More commonly known as a "mace", this medieval weapon has been popularized by one of DC Comics heroines, Hawkgirl. Hawkgirl carries a mace made of Nth metal, which generates electric currents and repels magical energies.
A morning star is any of several medieval club-like weapons that included one or more spikes. Each used, to varying degrees, a combination of blunt-force and puncture attack to kill or wound the enemy.
This project is uses 3D Printing and electronics to create a cosplay prop that lights up. The head of the mace is an icosahedron with 18 individual spikes. Inside the head is a NeoPixel Jewel that glows bright and animates a color wheel. The handle houses an Adafruit Trinket and 2200mAh battery. On the bottom of the pommel features a metal pushbutton with a red LED ring.
There's a total of 28 3D printed parts, most of which screw together via custom threads. This project utilized some special filaments such as Wood and Steel composite PLA materials, making an interesting combination.
If a Moring Star isn't your jam, you could easily use this tutorial as a guide for making a number of different cosplay props. The components and circuit can totally be used in lots of different ways, for example, this could be a sword, battle axe or even a wearable gauntlet.

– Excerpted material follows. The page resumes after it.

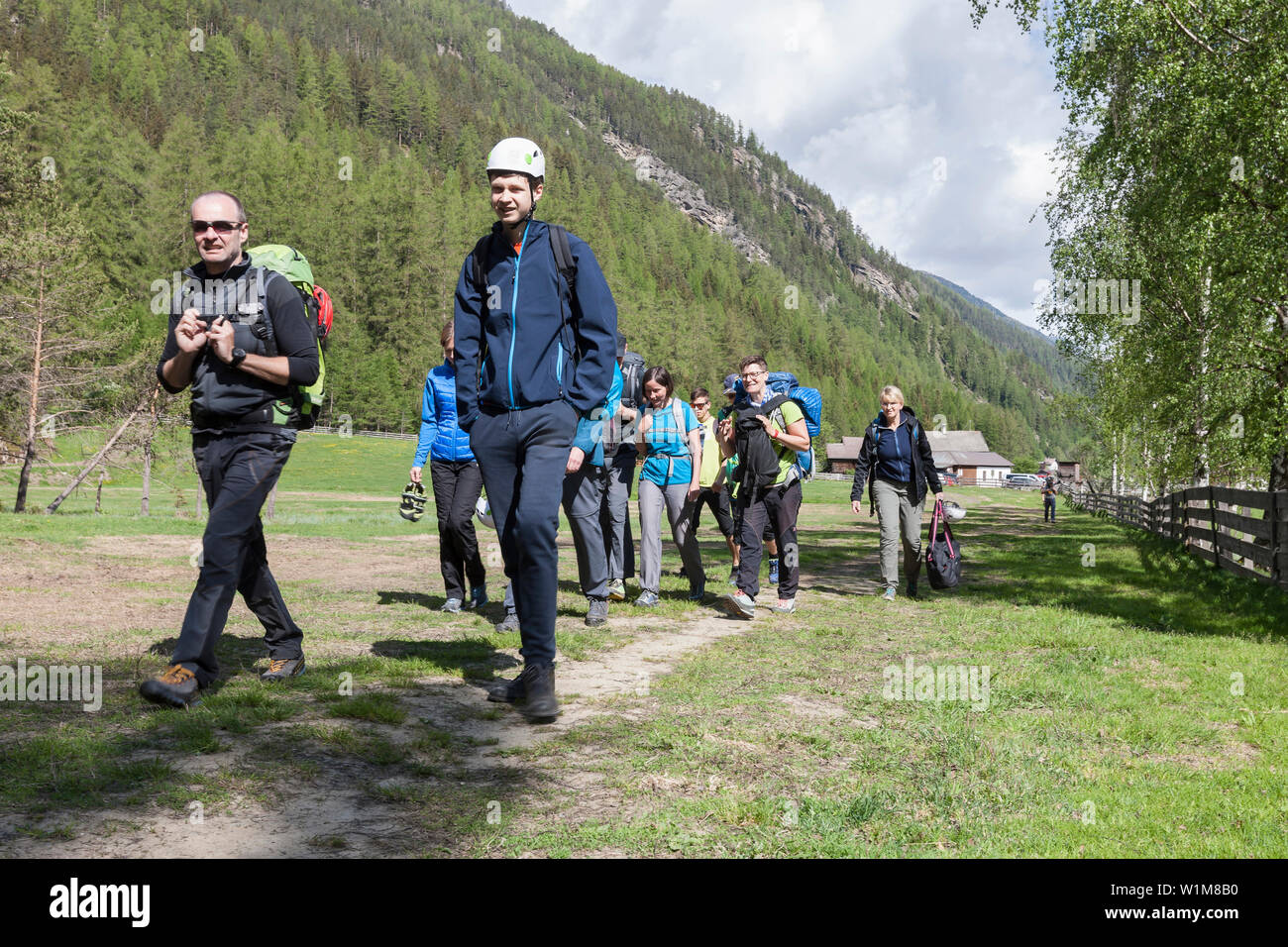 Group of climbers hiking through meadow towards Oberried climbing garden, Otztal, Tyrol, Austria Stock Photo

The goal of this project is to inspire cosplayers and prop makers to use electronics in their builds. By incorporating micro-controllers and NeoPixel LEDs, you're giving your props that extra dimension, adding value and depth that makes it stand out.
We suggest walking through the following guides to get a better understanding of the components and Arduino IDE. We also have great tutorials on learning how to solder.
All of the components used in this project are listed below and in the right hand sidebar.
- Adafruit Trinket
- NeoPixel Jewel
- Switched JST Breakout
- Metal On/Off pushbutton w/ Red LED Ring
- 2200mAh Cylindrical Battery
- Adafruit Micro Lipo Charger
You'll need some tools and supplies to complete this project, but feel free to improvise and use any materials you like.
The photos shown here are not photoshopped, they're just taken with a long exposure. This results in the "Light Painting" effect that's a common photography technique. NeoPixel LEDs can get pretty bright, enough for the diffusion to be visiable even in well lit environments.